Apreensivos com essa possibilidade, técnicos ressaltam que há um déficit acumulado de obras na transmissão paulista de cinco anos em função da ausência das distribuidoras e o que precisa ser feito é resolver isso, bem como efetuar as grandes manutenções, as quais têm sido constantemente adiadas – informação essa que a assessoria de comunicação da CTEEP desmente. Fato é que a proposta, na concepção de Vieira, coloca em risco toda a engenharia operacional praticada pela companhia na manutenção, operação e supervisão de sua malha de extra-alta tensão.

 

Mobilização é o caminho – Para impedir mais esse desmonte no setor elétrico, na Assembléia Legislativa, os oposicionistas tentam obstruir a tramitação do projeto. Também apresentaram emendas que visam preservar o controle acionário pelo Estado e os direitos dos trabalhadores – porém, foram todas rejeitadas em comissões.

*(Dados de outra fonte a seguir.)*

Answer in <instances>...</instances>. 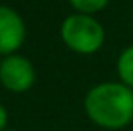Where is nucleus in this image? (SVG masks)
I'll use <instances>...</instances> for the list:
<instances>
[{
  "label": "nucleus",
  "instance_id": "nucleus-1",
  "mask_svg": "<svg viewBox=\"0 0 133 131\" xmlns=\"http://www.w3.org/2000/svg\"><path fill=\"white\" fill-rule=\"evenodd\" d=\"M85 111L104 129H122L133 120V90L121 83H101L87 93Z\"/></svg>",
  "mask_w": 133,
  "mask_h": 131
},
{
  "label": "nucleus",
  "instance_id": "nucleus-2",
  "mask_svg": "<svg viewBox=\"0 0 133 131\" xmlns=\"http://www.w3.org/2000/svg\"><path fill=\"white\" fill-rule=\"evenodd\" d=\"M61 38L72 50L79 54H92L104 42L103 25L90 15H70L61 23Z\"/></svg>",
  "mask_w": 133,
  "mask_h": 131
},
{
  "label": "nucleus",
  "instance_id": "nucleus-3",
  "mask_svg": "<svg viewBox=\"0 0 133 131\" xmlns=\"http://www.w3.org/2000/svg\"><path fill=\"white\" fill-rule=\"evenodd\" d=\"M0 81L11 92H25L34 83V66L23 56H7L0 63Z\"/></svg>",
  "mask_w": 133,
  "mask_h": 131
},
{
  "label": "nucleus",
  "instance_id": "nucleus-4",
  "mask_svg": "<svg viewBox=\"0 0 133 131\" xmlns=\"http://www.w3.org/2000/svg\"><path fill=\"white\" fill-rule=\"evenodd\" d=\"M25 38V25L22 16L7 7L0 5V54L15 52Z\"/></svg>",
  "mask_w": 133,
  "mask_h": 131
},
{
  "label": "nucleus",
  "instance_id": "nucleus-5",
  "mask_svg": "<svg viewBox=\"0 0 133 131\" xmlns=\"http://www.w3.org/2000/svg\"><path fill=\"white\" fill-rule=\"evenodd\" d=\"M117 70L126 86L133 88V45L124 49L117 59Z\"/></svg>",
  "mask_w": 133,
  "mask_h": 131
},
{
  "label": "nucleus",
  "instance_id": "nucleus-6",
  "mask_svg": "<svg viewBox=\"0 0 133 131\" xmlns=\"http://www.w3.org/2000/svg\"><path fill=\"white\" fill-rule=\"evenodd\" d=\"M68 2H70L72 7L77 9L81 15H92V13L103 9V7L108 4V0H68Z\"/></svg>",
  "mask_w": 133,
  "mask_h": 131
},
{
  "label": "nucleus",
  "instance_id": "nucleus-7",
  "mask_svg": "<svg viewBox=\"0 0 133 131\" xmlns=\"http://www.w3.org/2000/svg\"><path fill=\"white\" fill-rule=\"evenodd\" d=\"M5 126H7V111L0 104V131H5Z\"/></svg>",
  "mask_w": 133,
  "mask_h": 131
},
{
  "label": "nucleus",
  "instance_id": "nucleus-8",
  "mask_svg": "<svg viewBox=\"0 0 133 131\" xmlns=\"http://www.w3.org/2000/svg\"><path fill=\"white\" fill-rule=\"evenodd\" d=\"M7 131H18V129H7Z\"/></svg>",
  "mask_w": 133,
  "mask_h": 131
},
{
  "label": "nucleus",
  "instance_id": "nucleus-9",
  "mask_svg": "<svg viewBox=\"0 0 133 131\" xmlns=\"http://www.w3.org/2000/svg\"><path fill=\"white\" fill-rule=\"evenodd\" d=\"M0 63H2V59H0Z\"/></svg>",
  "mask_w": 133,
  "mask_h": 131
}]
</instances>
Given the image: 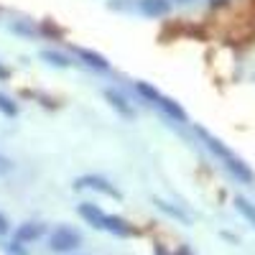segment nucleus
Returning a JSON list of instances; mask_svg holds the SVG:
<instances>
[{
	"mask_svg": "<svg viewBox=\"0 0 255 255\" xmlns=\"http://www.w3.org/2000/svg\"><path fill=\"white\" fill-rule=\"evenodd\" d=\"M197 133H199V138L207 143L209 151H212V153H217V156L225 161V166L230 168L232 174H235V179H240V181H245V184H250V181H253V171H250V168H248V166H245V163L235 156V153L230 151V148H227L220 138H215L209 130H204L202 125H197Z\"/></svg>",
	"mask_w": 255,
	"mask_h": 255,
	"instance_id": "f257e3e1",
	"label": "nucleus"
},
{
	"mask_svg": "<svg viewBox=\"0 0 255 255\" xmlns=\"http://www.w3.org/2000/svg\"><path fill=\"white\" fill-rule=\"evenodd\" d=\"M79 243H82L79 232H77V230H72V227H67V225L59 227V230H54V232H51V240H49L51 250H56V253L74 250V248H79Z\"/></svg>",
	"mask_w": 255,
	"mask_h": 255,
	"instance_id": "f03ea898",
	"label": "nucleus"
},
{
	"mask_svg": "<svg viewBox=\"0 0 255 255\" xmlns=\"http://www.w3.org/2000/svg\"><path fill=\"white\" fill-rule=\"evenodd\" d=\"M74 186H77V189H95V191H102V194H108V197H113V199H120V197H123L108 179H102V176H97V174L79 176V179L74 181Z\"/></svg>",
	"mask_w": 255,
	"mask_h": 255,
	"instance_id": "7ed1b4c3",
	"label": "nucleus"
},
{
	"mask_svg": "<svg viewBox=\"0 0 255 255\" xmlns=\"http://www.w3.org/2000/svg\"><path fill=\"white\" fill-rule=\"evenodd\" d=\"M100 230H108V232H113V235H118V238L135 235V230L130 227V222H125L123 217H115V215H105V217H102Z\"/></svg>",
	"mask_w": 255,
	"mask_h": 255,
	"instance_id": "20e7f679",
	"label": "nucleus"
},
{
	"mask_svg": "<svg viewBox=\"0 0 255 255\" xmlns=\"http://www.w3.org/2000/svg\"><path fill=\"white\" fill-rule=\"evenodd\" d=\"M46 232V227L44 225H38V222H28V225H23V227H18V232H15V243H33V240H38L41 235Z\"/></svg>",
	"mask_w": 255,
	"mask_h": 255,
	"instance_id": "39448f33",
	"label": "nucleus"
},
{
	"mask_svg": "<svg viewBox=\"0 0 255 255\" xmlns=\"http://www.w3.org/2000/svg\"><path fill=\"white\" fill-rule=\"evenodd\" d=\"M77 212H79V217H84L92 227H97L100 230V225H102V217H105V212L97 207V204H90V202H84V204H79L77 207Z\"/></svg>",
	"mask_w": 255,
	"mask_h": 255,
	"instance_id": "423d86ee",
	"label": "nucleus"
},
{
	"mask_svg": "<svg viewBox=\"0 0 255 255\" xmlns=\"http://www.w3.org/2000/svg\"><path fill=\"white\" fill-rule=\"evenodd\" d=\"M145 15H151V18H161L168 13V0H140V5H138Z\"/></svg>",
	"mask_w": 255,
	"mask_h": 255,
	"instance_id": "0eeeda50",
	"label": "nucleus"
},
{
	"mask_svg": "<svg viewBox=\"0 0 255 255\" xmlns=\"http://www.w3.org/2000/svg\"><path fill=\"white\" fill-rule=\"evenodd\" d=\"M74 54L79 56V59H84L90 64V67H95V69H110V61L105 59V56H100L97 51H90V49H79V46H74Z\"/></svg>",
	"mask_w": 255,
	"mask_h": 255,
	"instance_id": "6e6552de",
	"label": "nucleus"
},
{
	"mask_svg": "<svg viewBox=\"0 0 255 255\" xmlns=\"http://www.w3.org/2000/svg\"><path fill=\"white\" fill-rule=\"evenodd\" d=\"M105 100H110V105H113V108L120 113V115H125V118H130L133 120V108H130V105H128L125 100H123V95H118L115 90H105Z\"/></svg>",
	"mask_w": 255,
	"mask_h": 255,
	"instance_id": "1a4fd4ad",
	"label": "nucleus"
},
{
	"mask_svg": "<svg viewBox=\"0 0 255 255\" xmlns=\"http://www.w3.org/2000/svg\"><path fill=\"white\" fill-rule=\"evenodd\" d=\"M156 105H158V108H161V110H166V115H171L174 120H181V123L186 120V113H184V110L179 108V102H174L171 97H163V95H161Z\"/></svg>",
	"mask_w": 255,
	"mask_h": 255,
	"instance_id": "9d476101",
	"label": "nucleus"
},
{
	"mask_svg": "<svg viewBox=\"0 0 255 255\" xmlns=\"http://www.w3.org/2000/svg\"><path fill=\"white\" fill-rule=\"evenodd\" d=\"M235 207L240 209V215H243V217H245L253 227H255V207H253L245 197H238V199H235Z\"/></svg>",
	"mask_w": 255,
	"mask_h": 255,
	"instance_id": "9b49d317",
	"label": "nucleus"
},
{
	"mask_svg": "<svg viewBox=\"0 0 255 255\" xmlns=\"http://www.w3.org/2000/svg\"><path fill=\"white\" fill-rule=\"evenodd\" d=\"M135 90H138L145 100H151V102H158V97H161V92H158L156 87H151L148 82H135Z\"/></svg>",
	"mask_w": 255,
	"mask_h": 255,
	"instance_id": "f8f14e48",
	"label": "nucleus"
},
{
	"mask_svg": "<svg viewBox=\"0 0 255 255\" xmlns=\"http://www.w3.org/2000/svg\"><path fill=\"white\" fill-rule=\"evenodd\" d=\"M156 204H158L161 212H166V215H171V217H176V220H181V222H189V217L184 215L181 209H176L174 204H168V202H163V199H156Z\"/></svg>",
	"mask_w": 255,
	"mask_h": 255,
	"instance_id": "ddd939ff",
	"label": "nucleus"
},
{
	"mask_svg": "<svg viewBox=\"0 0 255 255\" xmlns=\"http://www.w3.org/2000/svg\"><path fill=\"white\" fill-rule=\"evenodd\" d=\"M0 113L8 115V118H15V115H18V105H15L8 95H3V92H0Z\"/></svg>",
	"mask_w": 255,
	"mask_h": 255,
	"instance_id": "4468645a",
	"label": "nucleus"
},
{
	"mask_svg": "<svg viewBox=\"0 0 255 255\" xmlns=\"http://www.w3.org/2000/svg\"><path fill=\"white\" fill-rule=\"evenodd\" d=\"M41 59H46V61H51L54 67H69V59L64 56V54H59V51H41Z\"/></svg>",
	"mask_w": 255,
	"mask_h": 255,
	"instance_id": "2eb2a0df",
	"label": "nucleus"
},
{
	"mask_svg": "<svg viewBox=\"0 0 255 255\" xmlns=\"http://www.w3.org/2000/svg\"><path fill=\"white\" fill-rule=\"evenodd\" d=\"M41 33L51 38H64V28H59L54 20H41Z\"/></svg>",
	"mask_w": 255,
	"mask_h": 255,
	"instance_id": "dca6fc26",
	"label": "nucleus"
},
{
	"mask_svg": "<svg viewBox=\"0 0 255 255\" xmlns=\"http://www.w3.org/2000/svg\"><path fill=\"white\" fill-rule=\"evenodd\" d=\"M5 255H28V253L23 250L20 243H10V245H5Z\"/></svg>",
	"mask_w": 255,
	"mask_h": 255,
	"instance_id": "f3484780",
	"label": "nucleus"
},
{
	"mask_svg": "<svg viewBox=\"0 0 255 255\" xmlns=\"http://www.w3.org/2000/svg\"><path fill=\"white\" fill-rule=\"evenodd\" d=\"M10 171H13V163L0 153V174H10Z\"/></svg>",
	"mask_w": 255,
	"mask_h": 255,
	"instance_id": "a211bd4d",
	"label": "nucleus"
},
{
	"mask_svg": "<svg viewBox=\"0 0 255 255\" xmlns=\"http://www.w3.org/2000/svg\"><path fill=\"white\" fill-rule=\"evenodd\" d=\"M8 232V220H5V215L0 212V235H5Z\"/></svg>",
	"mask_w": 255,
	"mask_h": 255,
	"instance_id": "6ab92c4d",
	"label": "nucleus"
},
{
	"mask_svg": "<svg viewBox=\"0 0 255 255\" xmlns=\"http://www.w3.org/2000/svg\"><path fill=\"white\" fill-rule=\"evenodd\" d=\"M8 77H10V72L3 67V64H0V79H8Z\"/></svg>",
	"mask_w": 255,
	"mask_h": 255,
	"instance_id": "aec40b11",
	"label": "nucleus"
},
{
	"mask_svg": "<svg viewBox=\"0 0 255 255\" xmlns=\"http://www.w3.org/2000/svg\"><path fill=\"white\" fill-rule=\"evenodd\" d=\"M176 255H191V253H189V250H186V248H181V250H179V253H176Z\"/></svg>",
	"mask_w": 255,
	"mask_h": 255,
	"instance_id": "412c9836",
	"label": "nucleus"
},
{
	"mask_svg": "<svg viewBox=\"0 0 255 255\" xmlns=\"http://www.w3.org/2000/svg\"><path fill=\"white\" fill-rule=\"evenodd\" d=\"M179 3H186V0H179Z\"/></svg>",
	"mask_w": 255,
	"mask_h": 255,
	"instance_id": "4be33fe9",
	"label": "nucleus"
}]
</instances>
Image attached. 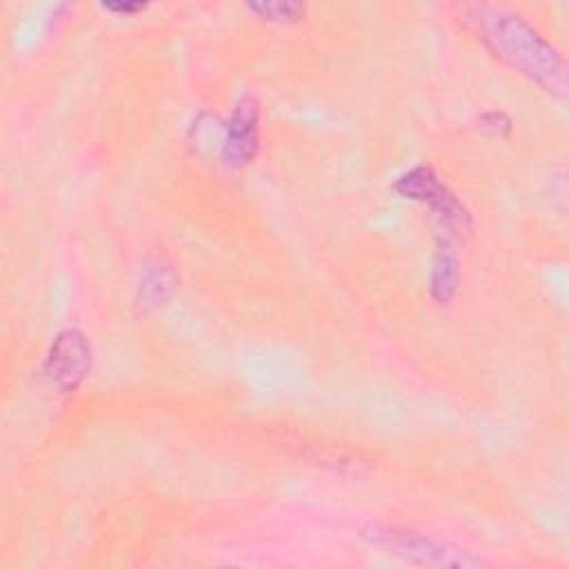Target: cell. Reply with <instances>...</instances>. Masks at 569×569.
<instances>
[{
	"instance_id": "6da1fadb",
	"label": "cell",
	"mask_w": 569,
	"mask_h": 569,
	"mask_svg": "<svg viewBox=\"0 0 569 569\" xmlns=\"http://www.w3.org/2000/svg\"><path fill=\"white\" fill-rule=\"evenodd\" d=\"M496 47L505 51L513 60V64L522 67L527 73L540 80V76L549 78L551 87H562V69L551 47H547L538 33L527 29L522 22L509 18V20H496Z\"/></svg>"
},
{
	"instance_id": "7a4b0ae2",
	"label": "cell",
	"mask_w": 569,
	"mask_h": 569,
	"mask_svg": "<svg viewBox=\"0 0 569 569\" xmlns=\"http://www.w3.org/2000/svg\"><path fill=\"white\" fill-rule=\"evenodd\" d=\"M373 540L378 545H385L393 553L420 562V565H440V567H476L480 560L462 553L460 549H453L449 545H442L438 540H431L422 533L413 531H396L385 529L376 531Z\"/></svg>"
},
{
	"instance_id": "3957f363",
	"label": "cell",
	"mask_w": 569,
	"mask_h": 569,
	"mask_svg": "<svg viewBox=\"0 0 569 569\" xmlns=\"http://www.w3.org/2000/svg\"><path fill=\"white\" fill-rule=\"evenodd\" d=\"M89 365H91L89 342L80 331L67 329L53 340L44 369L53 385H58L64 391H71L87 376Z\"/></svg>"
},
{
	"instance_id": "277c9868",
	"label": "cell",
	"mask_w": 569,
	"mask_h": 569,
	"mask_svg": "<svg viewBox=\"0 0 569 569\" xmlns=\"http://www.w3.org/2000/svg\"><path fill=\"white\" fill-rule=\"evenodd\" d=\"M396 189L407 196V198H418L425 200L433 207V211L442 218L445 224H460L467 213L465 209L456 202V198L438 182L433 171L429 167H416L407 176L400 178Z\"/></svg>"
},
{
	"instance_id": "5b68a950",
	"label": "cell",
	"mask_w": 569,
	"mask_h": 569,
	"mask_svg": "<svg viewBox=\"0 0 569 569\" xmlns=\"http://www.w3.org/2000/svg\"><path fill=\"white\" fill-rule=\"evenodd\" d=\"M256 147H258V109L253 100L244 98L242 102L236 104V111L229 120V133L224 144L227 160L233 164L251 162Z\"/></svg>"
},
{
	"instance_id": "8992f818",
	"label": "cell",
	"mask_w": 569,
	"mask_h": 569,
	"mask_svg": "<svg viewBox=\"0 0 569 569\" xmlns=\"http://www.w3.org/2000/svg\"><path fill=\"white\" fill-rule=\"evenodd\" d=\"M456 278H458L456 258L449 251V244H445V247H440V253H438L436 264H433V276H431L433 296L438 300H449L453 289H456Z\"/></svg>"
},
{
	"instance_id": "52a82bcc",
	"label": "cell",
	"mask_w": 569,
	"mask_h": 569,
	"mask_svg": "<svg viewBox=\"0 0 569 569\" xmlns=\"http://www.w3.org/2000/svg\"><path fill=\"white\" fill-rule=\"evenodd\" d=\"M162 276H164L162 271H156V273H153V278H151V282H158V278H162ZM149 287L153 289V298H162V293L158 291V287H156V284H142V291H147Z\"/></svg>"
}]
</instances>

No contexto, Nivaldo Santana considera imprescindível a mobilização da sociedade, “especialmente dos trabalhadores do setor, no sentido de constranger a maioria governista a aprovar o projeto”. Na sua ótica, esse processo precisa adquirir caráter de campanha. As articulações nesse sentido já tiveram início. Além de procurar conscientizar os trabalhadores da CTEEP sobre o efeito nefasto que eventual privatização pode ter em suas vidas, as entidades do setor têm feito gestões junto aos parlamentares na tentativa de sensibilizá-los para a questão. A estratégia de atuação definida por diversas delas, entre as quais o SEESP, inclui ainda esclarecer a população.